Iwata Explains What Happened with the Wii Vitality Sensor
The Wii Vitality Sensor is one of the most confusing peripherals ever conceived for a video game console. What types of games could possibly use it? Would it even be used for games? Would Nintendo develop strange Wii channels to actually give some purpose to the accessory?
When announced, the Vitality Sensor left many gamers underwhelmed. People didn't seem to care about the accessory because it didn't look like something that could be used for any quality games. In response, Nintendo ceased talking about the Vitality Sensor, and gamers forgot all about it.
The Wii manufacturer recently brought up the Vitality Sensor, saying that the device was still in development. This news was a lot more interesting than the concept itself, but the company is intent on releasing the peripheral for the Wii. Satoru Iwata shed more light on the Vitality Sensor, claiming it would provide an interesting experience for Wii owners and that it was something Nintendo was looking forward to putting on the market.

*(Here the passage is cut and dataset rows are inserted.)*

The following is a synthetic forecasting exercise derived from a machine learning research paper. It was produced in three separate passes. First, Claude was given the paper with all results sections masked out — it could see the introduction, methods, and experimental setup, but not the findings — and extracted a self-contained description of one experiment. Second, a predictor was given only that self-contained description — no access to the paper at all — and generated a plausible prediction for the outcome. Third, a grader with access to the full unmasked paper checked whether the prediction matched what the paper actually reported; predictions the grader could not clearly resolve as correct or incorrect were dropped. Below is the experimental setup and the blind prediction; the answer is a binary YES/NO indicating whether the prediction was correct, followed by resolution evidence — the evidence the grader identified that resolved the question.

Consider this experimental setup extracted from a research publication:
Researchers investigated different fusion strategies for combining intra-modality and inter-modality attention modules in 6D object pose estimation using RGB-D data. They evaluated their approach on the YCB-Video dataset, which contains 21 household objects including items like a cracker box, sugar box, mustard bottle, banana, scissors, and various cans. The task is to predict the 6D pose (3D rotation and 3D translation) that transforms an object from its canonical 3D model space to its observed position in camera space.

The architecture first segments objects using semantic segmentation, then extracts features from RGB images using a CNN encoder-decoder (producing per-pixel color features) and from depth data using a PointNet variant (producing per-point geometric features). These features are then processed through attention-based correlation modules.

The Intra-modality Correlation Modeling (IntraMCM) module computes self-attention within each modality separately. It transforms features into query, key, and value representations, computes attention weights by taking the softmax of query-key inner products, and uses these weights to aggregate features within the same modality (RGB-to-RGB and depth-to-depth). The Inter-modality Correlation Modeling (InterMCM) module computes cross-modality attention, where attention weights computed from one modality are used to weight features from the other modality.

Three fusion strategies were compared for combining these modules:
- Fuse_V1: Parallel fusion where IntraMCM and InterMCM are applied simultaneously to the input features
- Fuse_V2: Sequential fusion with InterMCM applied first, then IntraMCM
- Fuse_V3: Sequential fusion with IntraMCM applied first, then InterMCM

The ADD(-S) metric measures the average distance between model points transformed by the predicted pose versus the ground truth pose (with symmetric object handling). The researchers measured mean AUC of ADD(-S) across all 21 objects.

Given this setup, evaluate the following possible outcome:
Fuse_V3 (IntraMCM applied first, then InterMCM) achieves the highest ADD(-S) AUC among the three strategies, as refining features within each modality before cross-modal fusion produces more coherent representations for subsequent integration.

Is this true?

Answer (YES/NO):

"This is a totally new type of entertainment," Iwata said in a financial results briefing for Nintendo, "and there are large individual differences in biological information of humans. For example, if it was acceptable that only 80 percent of the users thought the result was natural, then we could propose this to consumers right now. However, we are aiming for a level of quality in which 99 percent of consumers feel comfortable, and that is why this project is taking time to compete."
Iwata finished by stating that he could not give a precise completion date at the time due to developmental circumstances. Are we likely to hear about this accessory at E3 this year? Probably not. Even if we do, all everyone will care about is Project Cafe. How will this peripheral fare, and what type of reaction will it get being launched so late into the Wii's lifespan?